— START Selected text —

# Apologetics



## 1gr8bldr (Apr 8, 2013)

Apologetics does not say it ain't so based on personal beliefs. Apologetics digs in and around the foundation of a belief looking for cracks in the foundation and exposes them. It studies both sides of the argument. Traditional views seem to fade away when one puts them under close inspection. For those willing to play the apologetic here, make a case against Mr. Fudge, pointing out where he is in error. I will be the first to say that he did not address Luke's story of the rich man in he11. I suspect if he had a reasonable response, that he would have aired it. Having studied this topic before, this seems to be the only hurdle against the traditional view. This should be for those who consider themselves apologetics. Not for the average Christian. Those who face the issues head on rather than throw rocks
http://www.youtube.com/watch?v=oHUPpmbTOV4


----------



## 1gr8bldr (Apr 8, 2013)

Also some verses from Revelation


----------



## Artfuldodger (Apr 9, 2013)

It looks like an interesting lecture and debate. I'll try to watch it later. I was reading some of the comments below the video such as when all believers return with Jesus to Heaven The division will be over. They believers will have everlasting life. The unbelievers will be cut off; as lopping off branches of﻿ trees, to prune. I guess it would be how do you explain everlasting live. Maybe He!! is everlasting death.
I haven't read the scriptures with an open heart about He!! to really form a correct responce or argument.


----------



## 1gr8bldr (Apr 9, 2013)

Artfuldodger said:


> It looks like an interesting lecture and debate. I'll try to watch it later. I was reading some of the comments below the video such as when all believers return with Jesus to Heaven The division will be over. They believers will have everlasting life. The unbelievers will be cut off; as lopping off branches of﻿ trees, to prune. I guess it would be how do you explain everlasting live. Maybe He!! is everlasting death.
> I haven't read the scriptures with an open heart about He!! to really form a correct responce or argument.


When your thinking about it, keep this in mind. Death is contrasted with life. Eternal death is contrasted with eternal life. Reason being that all our days on earth, the curse of death is not final. We can at any time be saved. It is reversible. But  death, without Christ is not reversible. It is eternal. The offer of eternal life is over after being rejected during one's lifetime


----------

— END Selected text —

> What the task requires:
Retype the part of the apologetics thread between "## Artfuldodger (Apr" and "1gr8bldr (Apr 9, 2013)", inclusive. The data that come next have no connection to the apologetics thread.

— START Data rows —

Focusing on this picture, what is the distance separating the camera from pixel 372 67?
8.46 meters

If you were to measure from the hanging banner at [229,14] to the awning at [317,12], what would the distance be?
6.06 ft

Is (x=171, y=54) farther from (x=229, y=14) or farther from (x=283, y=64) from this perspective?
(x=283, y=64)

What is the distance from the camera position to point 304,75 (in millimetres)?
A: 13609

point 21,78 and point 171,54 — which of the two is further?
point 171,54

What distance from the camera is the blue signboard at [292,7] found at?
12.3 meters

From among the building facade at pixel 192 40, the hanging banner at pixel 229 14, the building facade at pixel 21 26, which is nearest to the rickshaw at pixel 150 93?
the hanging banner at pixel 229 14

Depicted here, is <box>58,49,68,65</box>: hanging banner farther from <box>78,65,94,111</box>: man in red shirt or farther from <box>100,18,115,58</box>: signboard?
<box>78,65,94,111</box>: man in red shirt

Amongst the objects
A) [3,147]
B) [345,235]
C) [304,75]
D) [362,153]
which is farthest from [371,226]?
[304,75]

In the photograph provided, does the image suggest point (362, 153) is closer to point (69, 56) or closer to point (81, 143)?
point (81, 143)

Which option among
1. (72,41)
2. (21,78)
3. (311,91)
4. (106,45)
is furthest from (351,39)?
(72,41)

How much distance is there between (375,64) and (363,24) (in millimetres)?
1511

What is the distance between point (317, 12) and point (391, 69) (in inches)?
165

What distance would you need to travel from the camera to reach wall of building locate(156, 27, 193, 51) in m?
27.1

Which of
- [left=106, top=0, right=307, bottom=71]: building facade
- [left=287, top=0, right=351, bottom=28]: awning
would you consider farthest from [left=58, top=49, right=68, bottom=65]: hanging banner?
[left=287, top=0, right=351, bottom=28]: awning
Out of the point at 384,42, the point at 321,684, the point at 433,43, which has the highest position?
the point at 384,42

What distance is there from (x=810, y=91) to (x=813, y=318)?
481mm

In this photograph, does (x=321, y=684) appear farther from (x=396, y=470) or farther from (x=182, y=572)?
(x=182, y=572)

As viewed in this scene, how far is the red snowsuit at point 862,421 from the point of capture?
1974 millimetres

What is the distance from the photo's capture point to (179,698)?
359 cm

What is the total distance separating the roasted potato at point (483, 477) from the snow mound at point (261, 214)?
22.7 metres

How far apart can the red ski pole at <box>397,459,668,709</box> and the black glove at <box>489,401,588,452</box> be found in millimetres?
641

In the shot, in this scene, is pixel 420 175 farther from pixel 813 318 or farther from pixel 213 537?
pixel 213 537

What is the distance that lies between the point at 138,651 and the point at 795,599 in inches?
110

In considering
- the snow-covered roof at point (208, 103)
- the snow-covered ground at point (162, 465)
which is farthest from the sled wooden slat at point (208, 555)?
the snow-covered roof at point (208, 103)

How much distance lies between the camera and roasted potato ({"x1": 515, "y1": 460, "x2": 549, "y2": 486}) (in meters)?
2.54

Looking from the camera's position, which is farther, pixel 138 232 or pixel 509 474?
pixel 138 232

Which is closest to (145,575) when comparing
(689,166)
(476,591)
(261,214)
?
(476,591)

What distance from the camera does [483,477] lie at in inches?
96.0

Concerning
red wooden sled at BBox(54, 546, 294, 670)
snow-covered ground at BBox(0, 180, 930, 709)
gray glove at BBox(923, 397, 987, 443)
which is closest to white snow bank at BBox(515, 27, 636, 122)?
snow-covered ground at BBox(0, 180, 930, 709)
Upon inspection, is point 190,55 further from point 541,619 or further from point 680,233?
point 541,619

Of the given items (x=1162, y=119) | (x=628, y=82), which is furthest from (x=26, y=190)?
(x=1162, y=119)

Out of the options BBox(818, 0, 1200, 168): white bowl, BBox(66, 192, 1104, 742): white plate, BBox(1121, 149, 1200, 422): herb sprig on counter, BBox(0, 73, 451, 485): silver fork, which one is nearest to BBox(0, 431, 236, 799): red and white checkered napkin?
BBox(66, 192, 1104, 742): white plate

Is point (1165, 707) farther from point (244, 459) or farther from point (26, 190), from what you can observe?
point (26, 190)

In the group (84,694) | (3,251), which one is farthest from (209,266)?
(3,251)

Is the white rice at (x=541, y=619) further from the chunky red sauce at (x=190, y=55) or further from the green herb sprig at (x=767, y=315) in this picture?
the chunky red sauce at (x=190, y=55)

— END Data rows —

> Output of the task:
## Artfuldodger (Apr 9, 2013)

It looks like an interesting lecture and debate. I'll try to watch it later. I was reading some of the comments below the video such as when all believers return with Jesus to Heaven The division will be over. They believers will have everlasting life. The unbelievers will be cut off; as lopping off branches of﻿ trees, to prune. I guess it would be how do you explain everlasting live. Maybe He!! is everlasting death.
I haven't read the scriptures with an open heart about He!! to really form a correct responce or argument.


----------



## 1gr8bldr (Apr 9, 2013)